Para o líder do governo na Câmara, Paulo Hirano (PR), todas as contas do governo Rosinha Garotinho foram aprovadas pelo Tribunal de Contas do Estado (TCE-RJ) e que o vereador Marcão comete grande equívoco no direcionamento das denúncias protocoladas. Hirano ressalta que as contas a que o petista se refere são de governos anteriores, em um dois quais (no de Mocaiber), Marcão fez parte como subsecretário de Petróleo. 

A nota - publicada na capa da edição de hoje de O Diário - explicita logo no inicio do texto a sua finalidade, quando ressalta "o dever da prefeitura em prestar contas e esclarecimentos à população e de combater especulações de natureza política que buscam confundir a opinião pública". "Do saldo total de R$ 109 milhões, apontado pela auditoria financeira interna, deve-se ressaltar que R$ 100 milhões referem-se a pendências de conciliação bancárias de gestões anteriores ao ano de 2009, devidamente inscritas e informadas ao Tribunal de Contas do Estado do Rio de Janeiro (TCE-RJ)", afirma ainda o comunicado oficial.

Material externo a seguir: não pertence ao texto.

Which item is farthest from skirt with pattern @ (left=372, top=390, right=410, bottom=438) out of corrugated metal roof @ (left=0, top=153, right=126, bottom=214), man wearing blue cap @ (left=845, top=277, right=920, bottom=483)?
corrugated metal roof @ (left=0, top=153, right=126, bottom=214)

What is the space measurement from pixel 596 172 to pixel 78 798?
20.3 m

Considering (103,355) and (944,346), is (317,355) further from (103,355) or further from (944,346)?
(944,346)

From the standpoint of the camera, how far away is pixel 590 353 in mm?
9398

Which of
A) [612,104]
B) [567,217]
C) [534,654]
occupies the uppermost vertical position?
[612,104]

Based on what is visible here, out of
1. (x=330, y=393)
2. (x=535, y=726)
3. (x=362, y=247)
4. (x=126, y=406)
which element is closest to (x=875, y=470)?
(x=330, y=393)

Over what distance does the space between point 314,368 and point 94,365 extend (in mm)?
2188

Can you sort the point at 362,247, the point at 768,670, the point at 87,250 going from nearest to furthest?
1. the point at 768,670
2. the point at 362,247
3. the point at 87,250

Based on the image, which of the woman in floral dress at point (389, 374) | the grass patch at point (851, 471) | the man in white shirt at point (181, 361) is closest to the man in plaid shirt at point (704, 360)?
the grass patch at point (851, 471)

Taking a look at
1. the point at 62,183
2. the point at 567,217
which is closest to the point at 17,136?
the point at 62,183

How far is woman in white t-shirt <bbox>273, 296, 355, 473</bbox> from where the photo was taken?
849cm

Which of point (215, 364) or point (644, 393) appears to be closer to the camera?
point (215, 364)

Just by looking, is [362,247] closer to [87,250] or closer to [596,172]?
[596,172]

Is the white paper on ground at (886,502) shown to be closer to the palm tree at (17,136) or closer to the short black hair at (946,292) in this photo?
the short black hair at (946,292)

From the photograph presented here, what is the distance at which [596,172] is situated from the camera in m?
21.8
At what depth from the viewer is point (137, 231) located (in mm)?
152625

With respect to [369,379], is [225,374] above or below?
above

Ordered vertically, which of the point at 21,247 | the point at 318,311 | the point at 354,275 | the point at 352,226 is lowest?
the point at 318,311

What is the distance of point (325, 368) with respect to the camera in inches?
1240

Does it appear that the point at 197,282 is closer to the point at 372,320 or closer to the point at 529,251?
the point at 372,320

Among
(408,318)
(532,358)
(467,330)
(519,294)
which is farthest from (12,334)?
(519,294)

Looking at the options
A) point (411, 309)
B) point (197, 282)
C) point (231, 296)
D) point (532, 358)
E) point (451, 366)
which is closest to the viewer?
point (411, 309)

Os prejuízos aos cofres da prefeitura nos governos anteriores a Rosinha foram destacados na nota oficial, acrescentando ainda que "o TCE confirmou dados referentes à inconsistência de conciliação bancária anterior a 2009, e em face disso determinou aos ex-prefeitos que recolhessem os respectivos valores aos cofres públicos com recursos próprios". 

Acrescenta ainda a nota que "os dados complementares do saldo apurado pela auditoria financeira interna foram objeto de medidas pelo poder público municipal, como tomadas de contas protocoladas ao TCE nos meses de março e maio de 2014".

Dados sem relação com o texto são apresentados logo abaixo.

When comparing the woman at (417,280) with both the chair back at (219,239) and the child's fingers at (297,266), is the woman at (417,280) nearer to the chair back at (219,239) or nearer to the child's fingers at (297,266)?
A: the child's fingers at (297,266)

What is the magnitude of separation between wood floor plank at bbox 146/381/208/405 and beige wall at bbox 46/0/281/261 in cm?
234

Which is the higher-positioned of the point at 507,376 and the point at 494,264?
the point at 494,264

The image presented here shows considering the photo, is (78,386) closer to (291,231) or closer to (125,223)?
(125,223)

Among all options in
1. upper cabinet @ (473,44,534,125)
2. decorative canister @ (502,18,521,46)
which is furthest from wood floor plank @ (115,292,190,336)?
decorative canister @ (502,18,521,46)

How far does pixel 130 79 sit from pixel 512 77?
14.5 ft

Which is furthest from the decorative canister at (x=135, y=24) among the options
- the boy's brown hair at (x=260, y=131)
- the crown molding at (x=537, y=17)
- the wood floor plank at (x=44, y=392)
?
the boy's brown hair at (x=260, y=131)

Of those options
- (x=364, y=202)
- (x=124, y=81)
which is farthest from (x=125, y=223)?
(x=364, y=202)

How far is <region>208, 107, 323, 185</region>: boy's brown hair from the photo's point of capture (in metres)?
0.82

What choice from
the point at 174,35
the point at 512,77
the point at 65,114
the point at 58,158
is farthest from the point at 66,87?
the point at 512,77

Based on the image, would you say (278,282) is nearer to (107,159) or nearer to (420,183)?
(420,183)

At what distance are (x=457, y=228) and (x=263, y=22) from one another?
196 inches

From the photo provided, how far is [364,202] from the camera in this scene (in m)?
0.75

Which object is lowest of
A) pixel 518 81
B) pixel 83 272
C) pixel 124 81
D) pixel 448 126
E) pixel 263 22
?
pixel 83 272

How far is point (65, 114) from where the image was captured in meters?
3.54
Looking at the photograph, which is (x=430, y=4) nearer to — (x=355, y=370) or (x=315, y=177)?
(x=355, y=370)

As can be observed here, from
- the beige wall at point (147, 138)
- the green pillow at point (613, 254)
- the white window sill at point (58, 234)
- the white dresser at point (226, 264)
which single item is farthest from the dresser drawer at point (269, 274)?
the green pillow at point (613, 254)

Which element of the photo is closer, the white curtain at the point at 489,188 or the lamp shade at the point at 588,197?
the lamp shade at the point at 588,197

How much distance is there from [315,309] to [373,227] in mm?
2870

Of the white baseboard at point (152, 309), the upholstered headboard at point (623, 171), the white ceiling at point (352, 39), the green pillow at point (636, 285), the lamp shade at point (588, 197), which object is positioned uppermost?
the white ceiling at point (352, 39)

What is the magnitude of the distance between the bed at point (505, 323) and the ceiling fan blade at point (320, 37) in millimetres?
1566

Por fim, a nota ressalta ainda que "todas as contas da Prefeitura de Campos, de 2009 a 2013, foram regularmente aprovadas pelo TCE, ressaltando o compromisso do atual governo com o respeito aos recursos públicos e à própria população". 

Em seu gabinete, na Câmara Municipal, Paulo Hirano recomendou cautela e responsabilidade à oposição no encaminhamento das denúncias e acrescentou que os vereadores oposicionistas ficam em situação desfavorável cada vez que acenam com denúncias que não se sustentam. "O vereador Marcão se utilizou de documento interno de uma auditoria ora realizada na prefeitura. Entendo que compete à oposição fazer o seu trabalho, mas quando se conclui que essas denúncias nunca se sustentam, eles estão equivocados e ficam numa situação muito desfavorável", comentou. 

Hirano frisou ainda que os valores complementares da auditoria, mais de R$ 9 milhões, ainda são objeto de investigação. "Além desses R$ 100 milhões, os valores restantes (R$ 9 milhões) fazem parte de outras pendências e processos em andamento no TCE e na própria auditoria interna". 

Diferença - Líder da situação fez ainda comparação que considerou fundamental entre o atual governo e os anteriores. "A verdade é uma só: as contas do governo da prefeita Rosinha foram todas aprovadas, enquanto as dos governos anteriores, dos quais inclusive determinados colegas vereadores fizeram parte, foram reprovadas. Tanto que o próprio TCE obrigou os ex-prefeitos a ressarcirem os cofres públicos com esses valores apurados na auditoria", concluiu.